It was at her first real contact with the outside world, at terrible, stinging, and bitter truths, which were told her by an ex-kitchenmaid whom she had employed in the past but never seen, which struck the keynote of the play.

It was a play of black and white, of yellow and violet—of incredible contrasts.

No such brutal and poignant thing had been seen upon the stage of a West End theatre before. In all its shifting scenes and changes there was a hideous alternation.

The perfection of cultured luxury, of environment and thought, was shown with the most lavish detail and fidelity. No scenes in the lives of wealthy and celebrated people had ever been presented with such entire disregard of cost before.

The pictures were perfect. They were recognized by every one there—they lived in just such a way themselves.

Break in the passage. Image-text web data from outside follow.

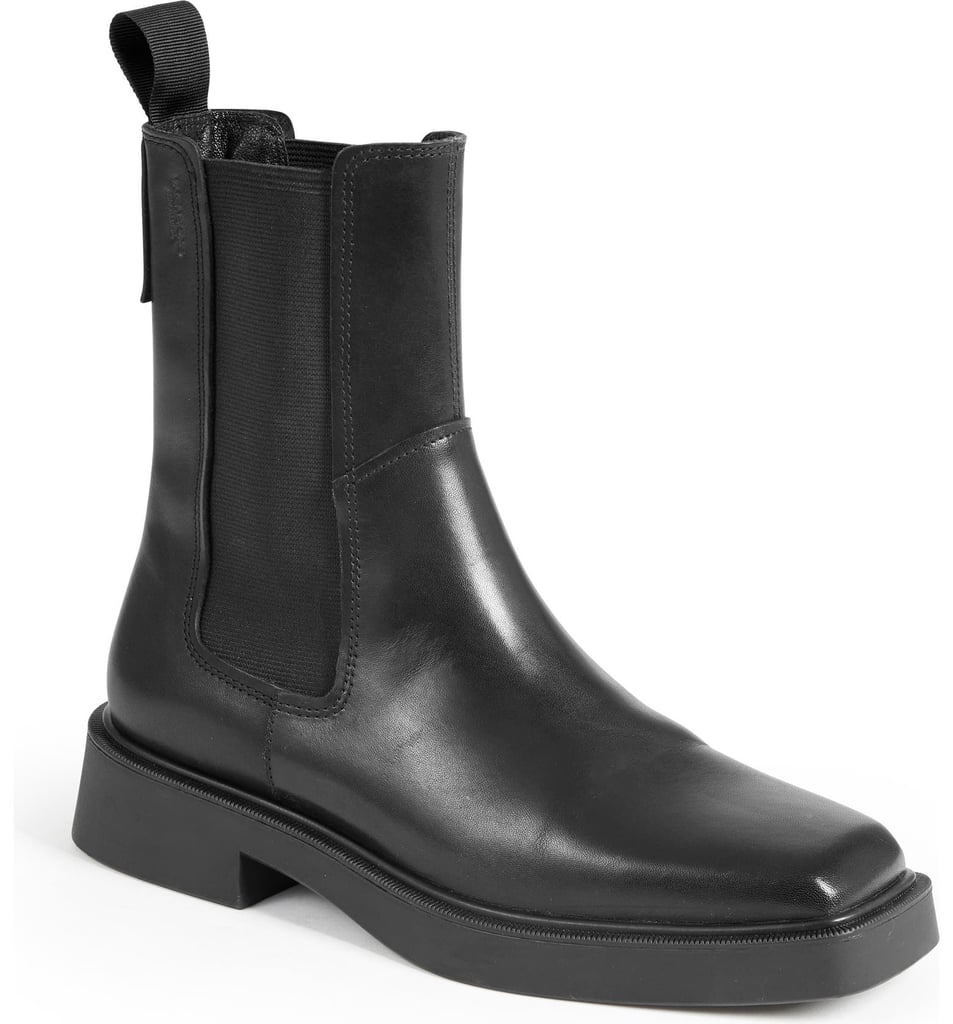 A Square-Toe Boot: Vagabond Shoemakers Jillian Chelsea Boot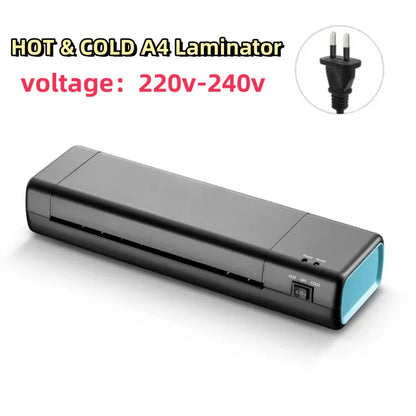9-Inch A3/A4 Laminating Machine – Fast 90-Second Preheat Hot & Cold Laminator for Documents, Photos, Cards & Office Use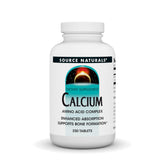Source Naturals Calcium Amino Acid Complex bottle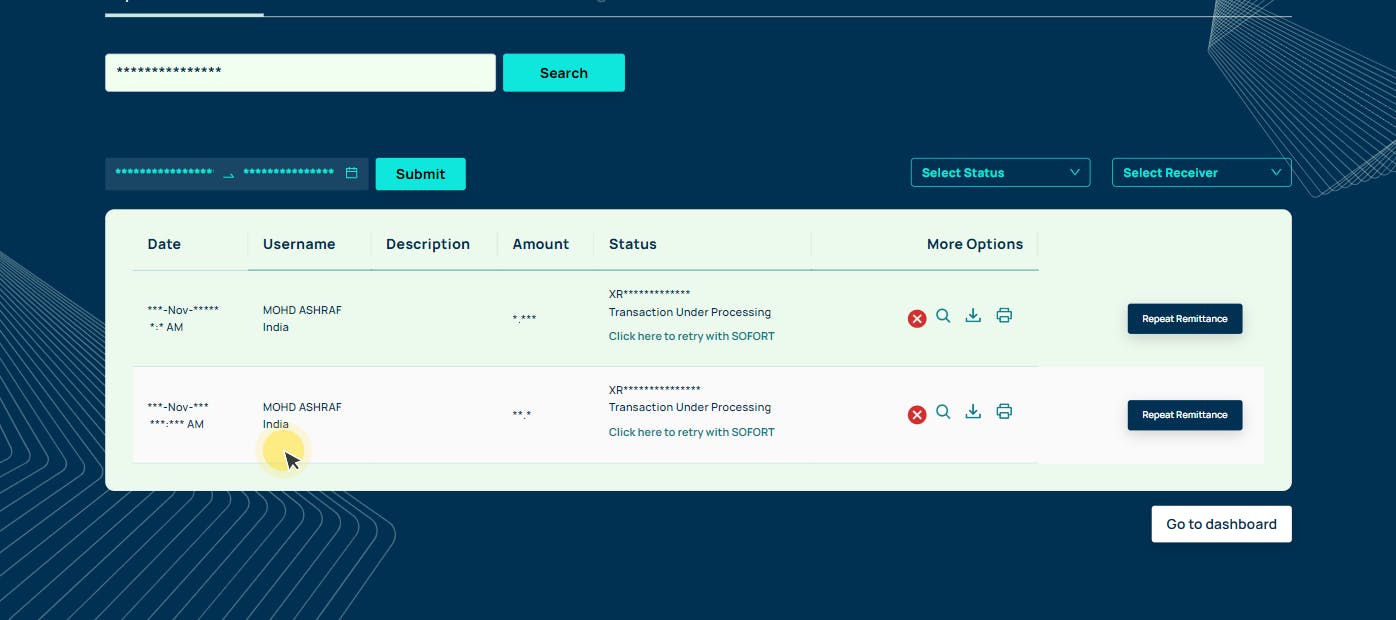 Xmonies Screenshot 3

But the other scenes?—the hideously sombre pictures—these struck into the heart with chilling horror and dismay.

Every one knew in a vague sort of way that such things went on. They had always known it, but they had put the facts away from themselves and refused to recognize them.

They were trapped now.

They had to sit and watch a supremely skilful imitation of real life in the malign slums of London. They had to sit and listen to dialogue which burnt and blistered, which seared even the most callous heart, truths from the hell of London forced into their ears, phrases which lashed their soft complacency like burning whips.

The act-drop came down in absolute silence after the last scene of the first act, a scene in an East-End sweater's den, so cruel and relentless in its realism that dainty women held handkerchiefs of filmy lace to their nostrils as if the very foul odour and miasma of the place might reach them.